Bandung itu kamu – buat saya.
Dua hari lalu saya berangkat ke Bandung. Bisa dibaca di Sepaket penuh rindu.. Change of plan. Saya emang random, tapi setelah random itu terencana. Naon sih Sep ah. Hahah iya maksudnya gini, kalau pergi tujuannya suka random, tapi setelah tujuannya udah ada semua terencana dengan matang. Tapi kadang ngga juga sih. Hehe
Ditulisan sebelumnya saya bilang ada bagian terbaiknya kan. Nah, bagian terbaiknya adalah semua balik ke rencana pertama. Teman saya ga jadi izin, kelas ada yang pegang, saya bisa berangkat jam 12 siang. Berangkatlah saya. Bismillah.

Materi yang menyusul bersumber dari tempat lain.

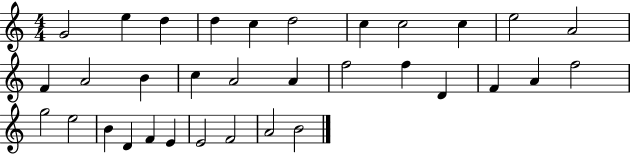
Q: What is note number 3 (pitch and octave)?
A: D5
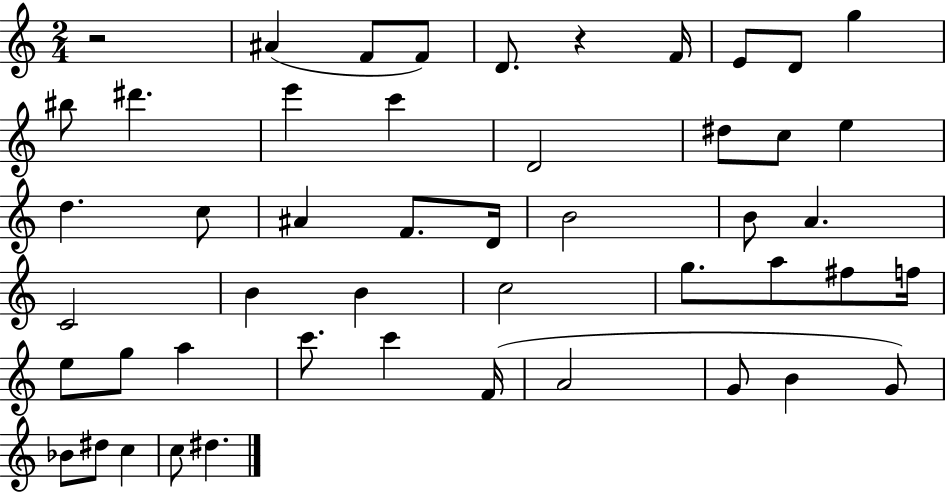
{
  \clef treble
  \numericTimeSignature
  \time 2/4
  \key c \major
  r2 | ais'4( f'8 f'8) | d'8. r4 f'16 | e'8 d'8 g''4 | \break bis''8 dis'''4. | e'''4 c'''4 | d'2 | dis''8 c''8 e''4 | \break d''4. c''8 | ais'4 f'8. d'16 | b'2 | b'8 a'4. | \break c'2 | b'4 b'4 | c''2 | g''8. a''8 fis''8 f''16 | \break e''8 g''8 a''4 | c'''8. c'''4 f'16( | a'2 | g'8 b'4 g'8) | \break bes'8 dis''8 c''4 | c''8 dis''4. | \bar "|."
}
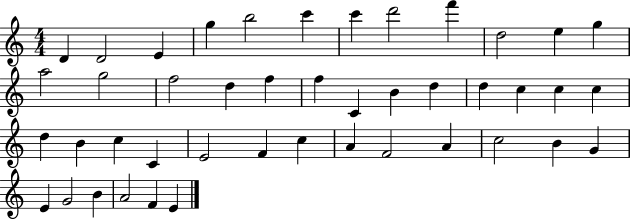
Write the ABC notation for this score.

X:1
T:Untitled
M:4/4
L:1/4
K:C
D D2 E g b2 c' c' d'2 f' d2 e g a2 g2 f2 d f f C B d d c c c d B c C E2 F c A F2 A c2 B G E G2 B A2 F E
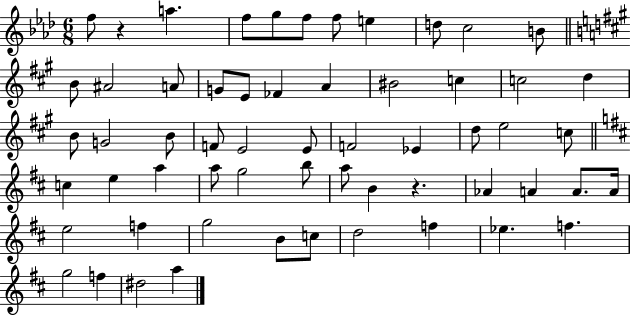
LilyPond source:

{
  \clef treble
  \numericTimeSignature
  \time 6/8
  \key aes \major
  f''8 r4 a''4. | f''8 g''8 f''8 f''8 e''4 | d''8 c''2 b'8 | \bar "||" \break \key a \major b'8 ais'2 a'8 | g'8 e'8 fes'4 a'4 | bis'2 c''4 | c''2 d''4 | \break b'8 g'2 b'8 | f'8 e'2 e'8 | f'2 ees'4 | d''8 e''2 c''8 | \break \bar "||" \break \key d \major c''4 e''4 a''4 | a''8 g''2 b''8 | a''8 b'4 r4. | aes'4 a'4 a'8. a'16 | \break e''2 f''4 | g''2 b'8 c''8 | d''2 f''4 | ees''4. f''4. | \break g''2 f''4 | dis''2 a''4 | \bar "|."
}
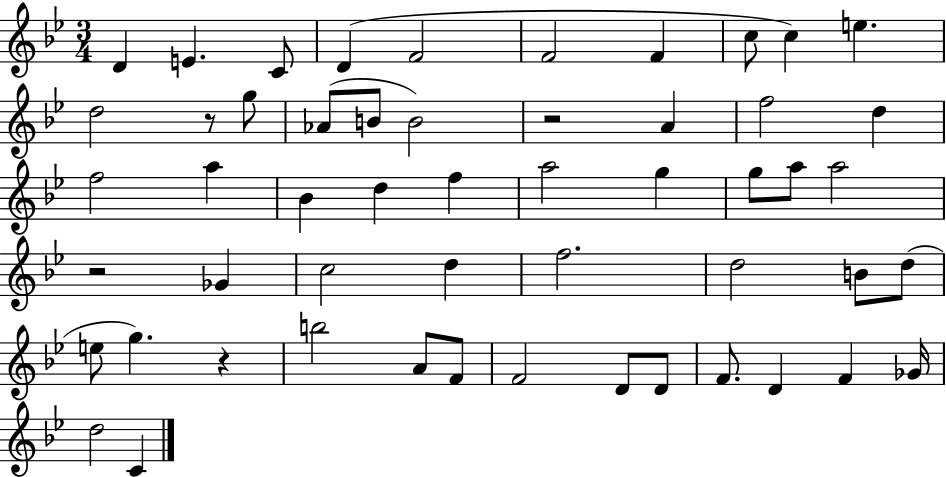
{
  \clef treble
  \numericTimeSignature
  \time 3/4
  \key bes \major
  d'4 e'4. c'8 | d'4( f'2 | f'2 f'4 | c''8 c''4) e''4. | \break d''2 r8 g''8 | aes'8( b'8 b'2) | r2 a'4 | f''2 d''4 | \break f''2 a''4 | bes'4 d''4 f''4 | a''2 g''4 | g''8 a''8 a''2 | \break r2 ges'4 | c''2 d''4 | f''2. | d''2 b'8 d''8( | \break e''8 g''4.) r4 | b''2 a'8 f'8 | f'2 d'8 d'8 | f'8. d'4 f'4 ges'16 | \break d''2 c'4 | \bar "|."
}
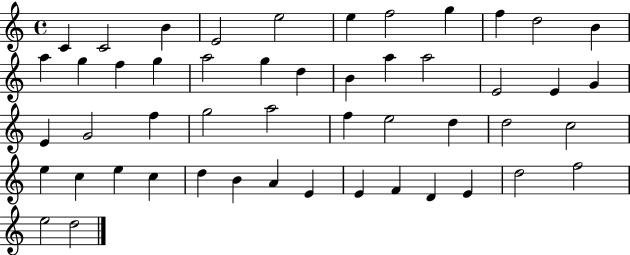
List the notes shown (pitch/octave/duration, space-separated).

C4/q C4/h B4/q E4/h E5/h E5/q F5/h G5/q F5/q D5/h B4/q A5/q G5/q F5/q G5/q A5/h G5/q D5/q B4/q A5/q A5/h E4/h E4/q G4/q E4/q G4/h F5/q G5/h A5/h F5/q E5/h D5/q D5/h C5/h E5/q C5/q E5/q C5/q D5/q B4/q A4/q E4/q E4/q F4/q D4/q E4/q D5/h F5/h E5/h D5/h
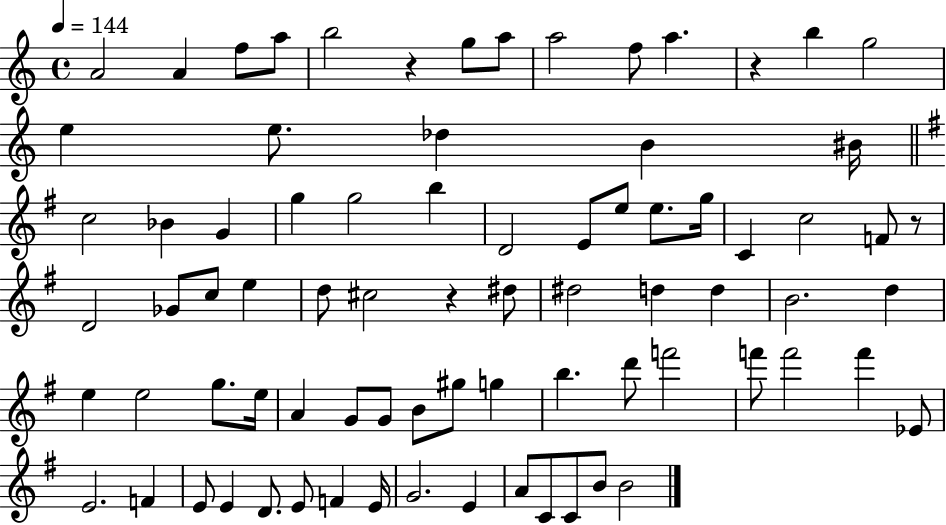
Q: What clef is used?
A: treble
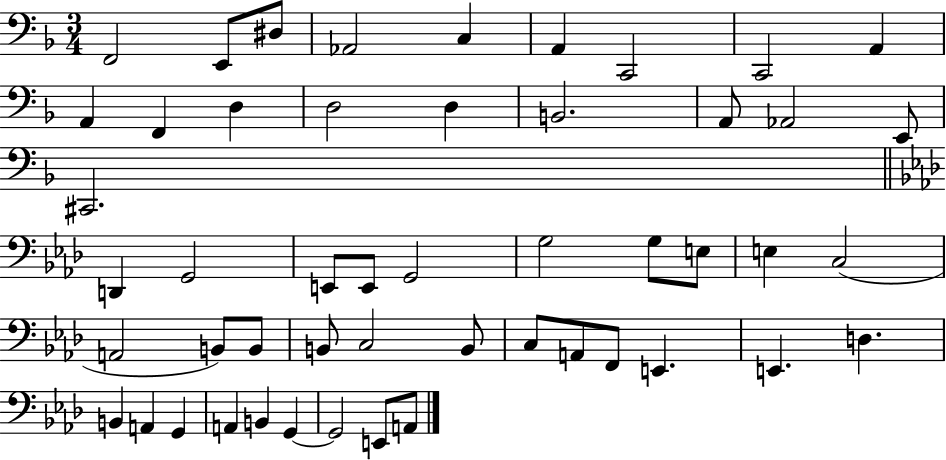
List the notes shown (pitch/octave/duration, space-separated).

F2/h E2/e D#3/e Ab2/h C3/q A2/q C2/h C2/h A2/q A2/q F2/q D3/q D3/h D3/q B2/h. A2/e Ab2/h E2/e C#2/h. D2/q G2/h E2/e E2/e G2/h G3/h G3/e E3/e E3/q C3/h A2/h B2/e B2/e B2/e C3/h B2/e C3/e A2/e F2/e E2/q. E2/q. D3/q. B2/q A2/q G2/q A2/q B2/q G2/q G2/h E2/e A2/e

Sempat istirahat di km 19 untuk makan dan sholat. Saya merekomendasikan untuk istriahat di km 19. Masjidnya Masya Allah bagus, besar, dan nyaman. Mukenanya bersih dan wangi. Disediakan tempat untuk isi daya ponsel dengan box kecil dan ada kuncinya. Jadi aman. Keren lah pokoknya.
Sampai pintu tol Pasteur jam enam sorean. Disambut dengan gerimis dan macet. Bandung ketika akhir pekan itu ga beda sama Jakarta. Kami check in di Amaris Hotel di belakang Gedung Sate. Beberes sebentar, lalu makan di HDL yang deket Shabu Hachi. Uenak seafoodnya. Habis makan, ada yang pada mau nongkrong, ada yang langsung balik ke hotel. Saya salah satu yang langsung balik ke hotel.
Aneh rasanya ke Bandung tapi ga main kemana-mana. Aneh rasanya ke Bandung bukan untuk ketemu kamu. Aneh rasanya. Bisa dibilang saya orang yang cukup sering ke Bandung, tapi kalau dilepas suru jalan sendiri pasti nyasar. Dan perjalanan kemarin rasanya ga seperti ke Bandung.